Joseph: We’ve also seen a large increase in the number of learners who are coming to our clinical skills labs. Spring of 2016, we had about 500 students come through that space, this year we’ve had over 1,000. Part of that’s the accessibility, part of it is changes in curriculum, and part of that is the design of the space.
360: Where else do you see learning taking place?
Joseph: We see it in the collaborative spaces.. It’s rare that you see less than two students in one of those. They’re writing all over the whiteboard walls, and on the glass which leads me to believe that they’re having conversations, studying together, and talking about what they’re writing. They’re scaffolding their learning by getting it in the classroom then talking about it afterwards, maybe applying it in clinical or in our lab spaces. It’s pretty much essential for learning to happen anywhere.
360: It sounds like your space meets your needs now, but can you see it adapting to future demands?
Joseph: Most, if not all, of the areas were designed to be flexible in a way that things can be changed on a day-to-day basis or a yearly basis. If we have a space designed to have a specific function, it can evolve based on changing needs of the program. One of the ways we did this was working with Steelcase to install modular furniture and cabinetry so it can be easily reconfigured.
360: Have you seen any difference in the overall dynamic on campus since the renovation?
Evelyn: The students really enjoy being here on campus, where before that was not the case. We saw the students here when class was in session. Our study pods are always full now. They come. They stay. They linger. Sometimes, we can’t get rid of them. That’s a good problem to have.
This week was finals week, and I had a student come up to me and say, “I can’t find a study room, they’re all full.” I’m thinking, “What a terrible problem to have.” Honestly, they love writing all over the walls in those study rooms. The rooms equipped with technology are used as well. We can see students put things up on the screen and work through different applications we’ve provided them with. There’s so much collaboration and peer learning that you’re seeing among students, where we definitely did not notice that before.
360: Like most new things, day one in your new space was probably pretty exciting. Has that feeling lasted?
Evelyn: Oh my gosh. Every day is an adventure to come to work. It’s just so exciting!

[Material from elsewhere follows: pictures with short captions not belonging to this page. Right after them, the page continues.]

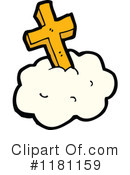 Cross Clipart #1181159 by lineartestpilot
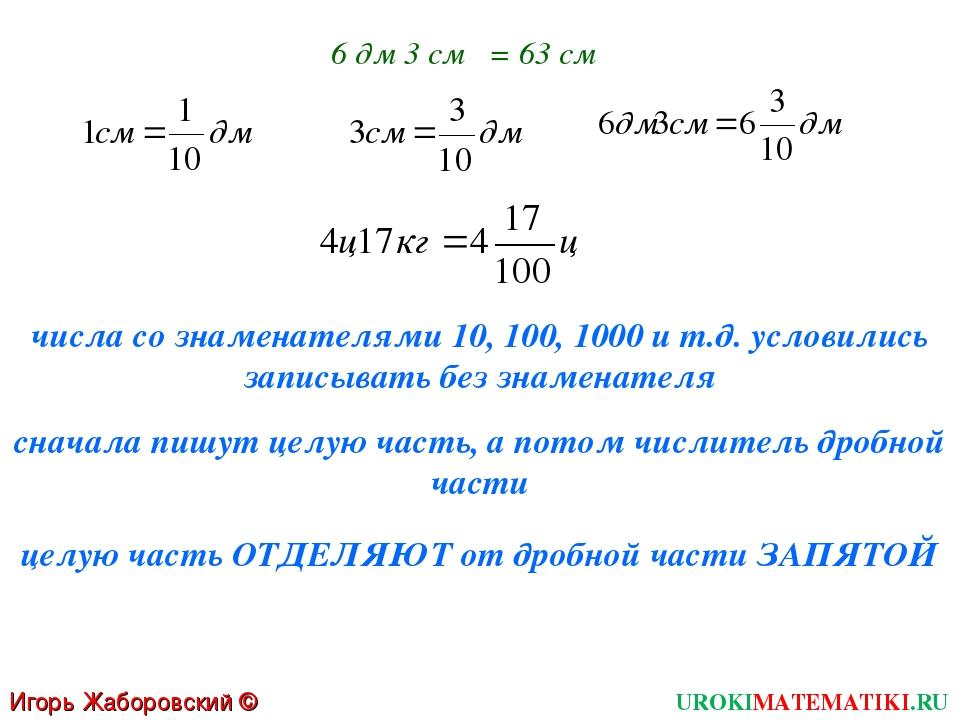 Игорь Жаборовский © 2011 UROKIMATEMATIKI.RU 6 дм 3 см = 63 см числа со знамен...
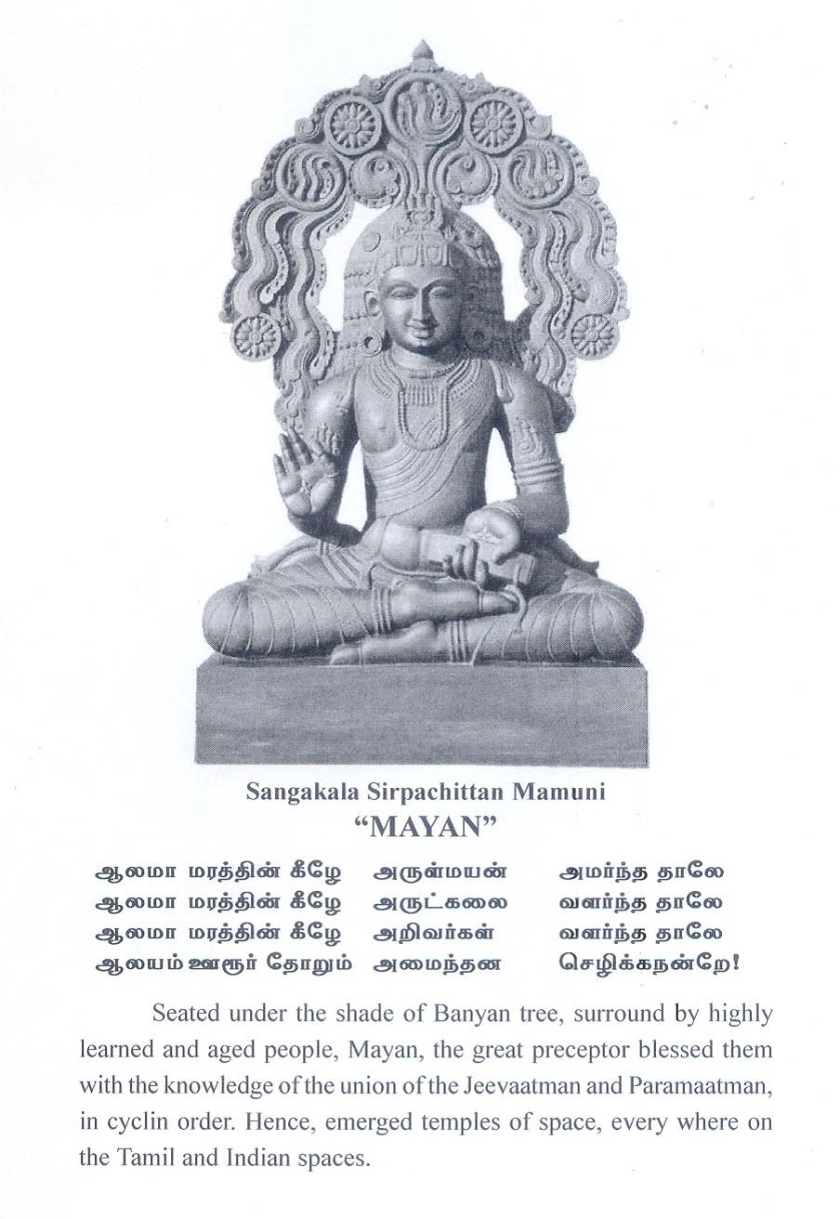 Mamuni Mayan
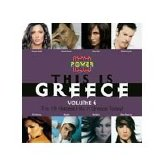 Various artists - This is Greece [Vol. 6]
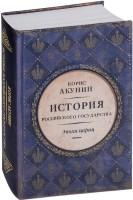 Книга История Российского Государства. Эпоха цариц
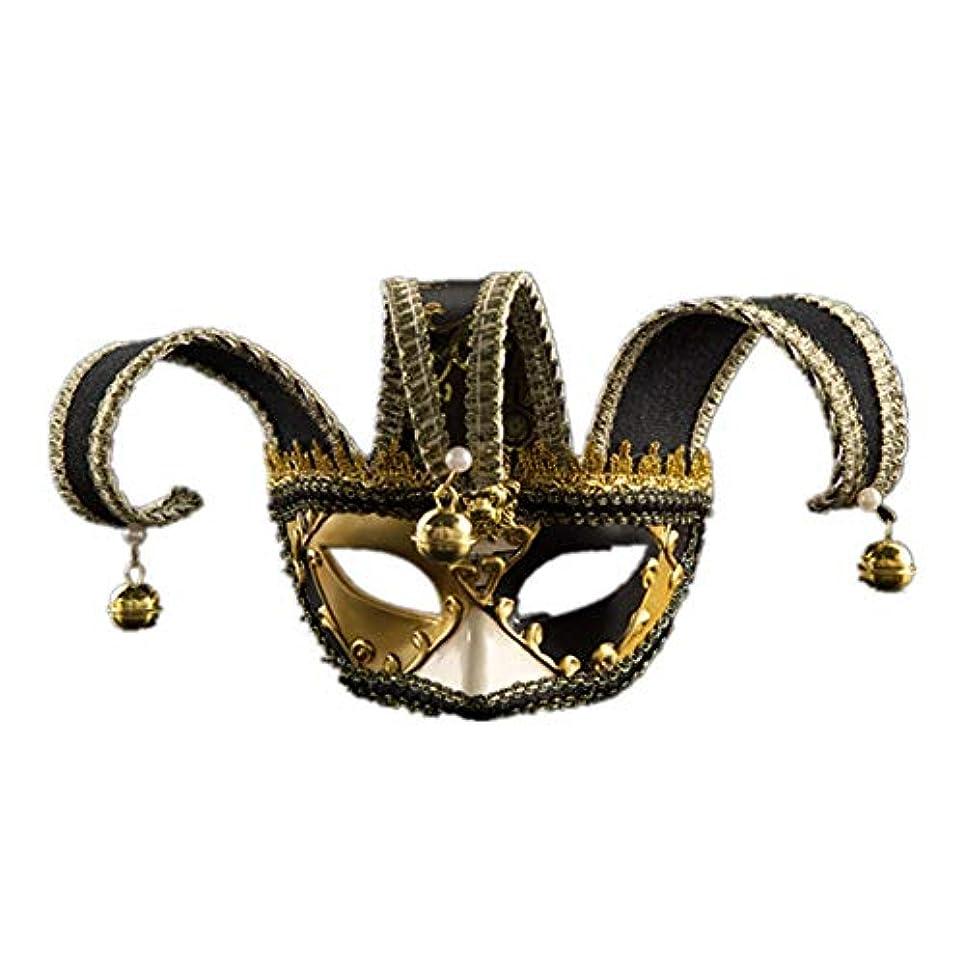 必要性統計的枯れるダンスマスク ナイトクラブ音楽カーニバルマスク雰囲気クリスマスフェスティバルプラスチックマスクイブニングパーティーボール パーティーボールマスク (色 : ブラック, サイズ : 16.5x29cm)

Joseph: It sure is. I’ve been here 11 years and I’ve felt that throughout. Before we had this space I felt we had a great group of colleagues who share a common purpose, a mission, to educate future health care providers. I felt like we did awesome things as an institution in our previous less than inviting environment. We’re now empowered to take calculated risks, to be creative, and to come up with new and different ways to do things. Now, when I come to work here, it is like what Evelyn said. You don’t know what the adventure is that you’re going to get into.